The El Paso County Commissioners Court on Nov. 3 authorized staff to negotiate an interlocal agreement with the Camino Real Regional Mobility Authority to develop placemaking and design guidelines for the Medical Center of the Americas (MCA) area.
The project, as presented by Raymond Tayas of the CRRMA, is estimated at about $340,000 in consultant and planning work. CRRMA and project stakeholders proposed that five partners — the City of El Paso, El Paso County, Texas Tech University, University Medical Center (UMC) and El Paso Children’s Hospital — each contribute roughly $68,000 toward the consultant scope and deliverables.
Why it matters: presenters said the MCA area contains a concentration of health‑care assets (Texas Tech medical programs, UMC, pediatric and cancer centers) and that a unified set of design guidelines could improve first impressions, wayfinding, pedestrian and shared‑use connections, and future grant competitiveness. Raymond Tayas told the court, “we have control over that area and we could make it look a lot better,” and described an intended deliverable package that includes a technical memo, vision and goals report, design guidelines and optional preliminary grant‑application materials to support implementation.
What the county was asked to do: the CRRMA described a 12‑month consultant schedule (from notice to proceed), a stakeholder planning committee in which each partner would have representation, and an optional grant package to avoid producing “a plan that goes on a shelf.” CRRMA said Texas Tech, UMC and El Paso Children’s had already executed interlocal agreements; the City of El Paso was scheduled to consider its agreement the day after this meeting.
Discussion and court direction: Commissioners asked about public benefits, neighborhood connectivity, inclusion of native landscaping and arts, and whether the Medical Center of the Americas nonprofit (MCA) would participate.
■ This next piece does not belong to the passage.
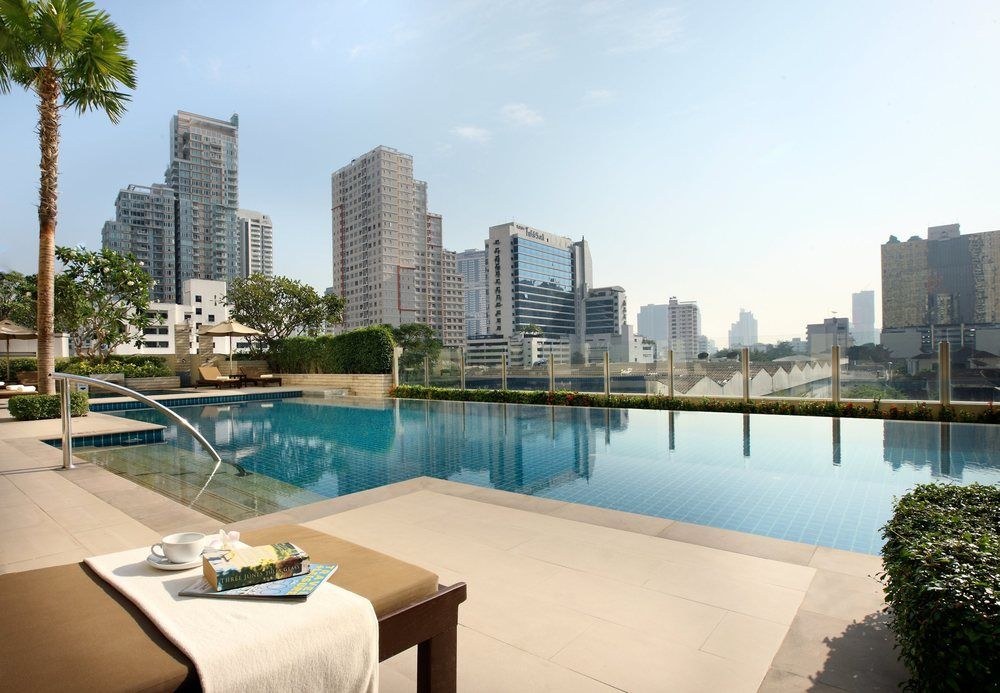 SUKHUMVIT PARK, BANGKOK - MARRIOTT EXECUTIVE APARTMENTS photo 4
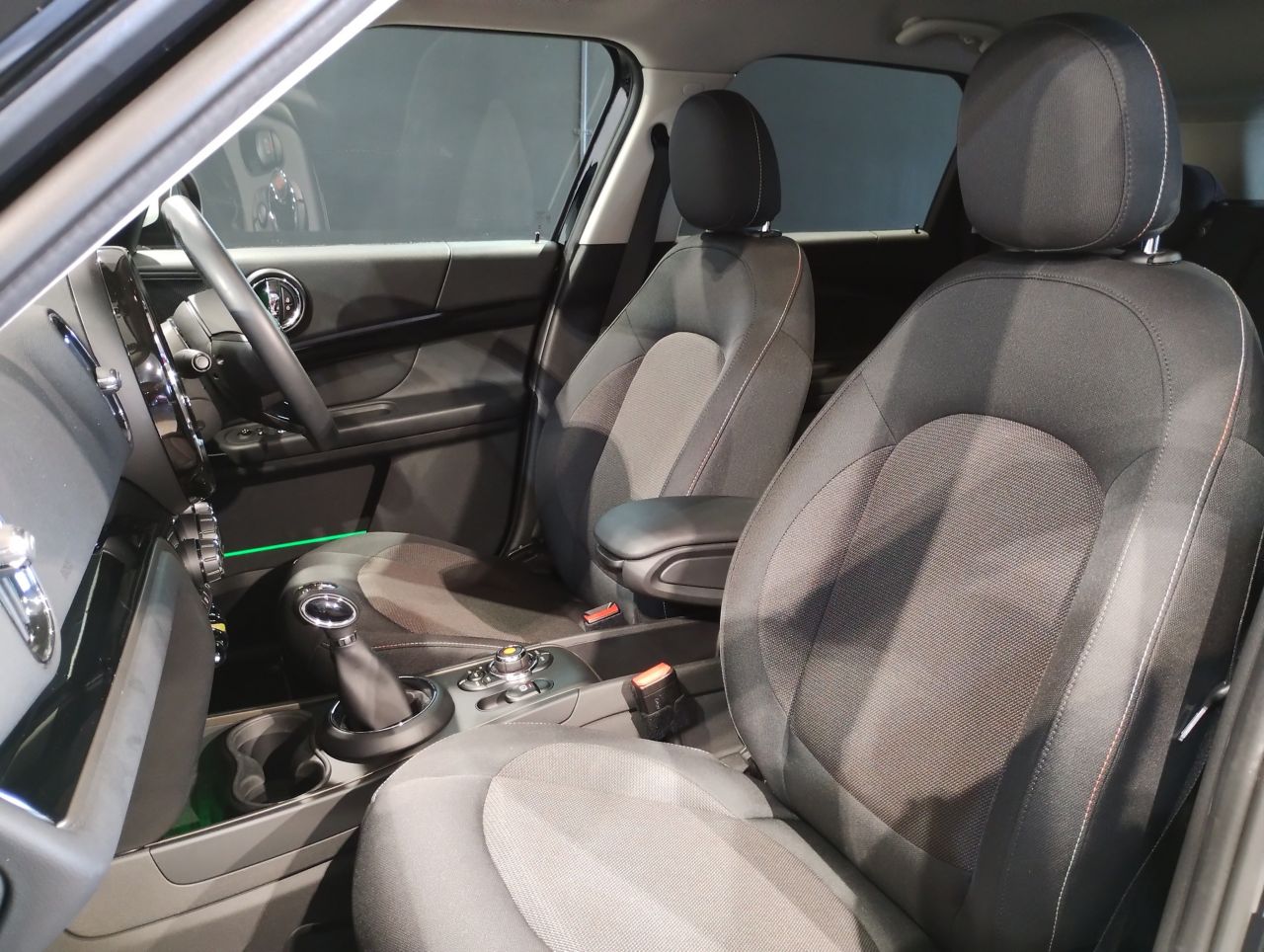 Cooper S E Countryman ALL4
Steve Ortega of the El Paso Chamber said the MCA was asked to participate but currently lacks funds to contribute. County staff said prior campus master plans would be reviewed and synthesized as part of the consultant scope.
Formal action: the court voted to authorize staff to negotiate a contract with CRRMA for placemaking guidelines and to pursue the work using the county’s economic impact funds. Commissioner Stout made the motion; Commissioner Coronado seconded; the motion carried.
Next steps: staff will work with legal to finalize the interlocal and return the agreement for formal approval; county staff also agreed to provide the court with existing MCA master plans and to include neighborhood representation on the planning committee.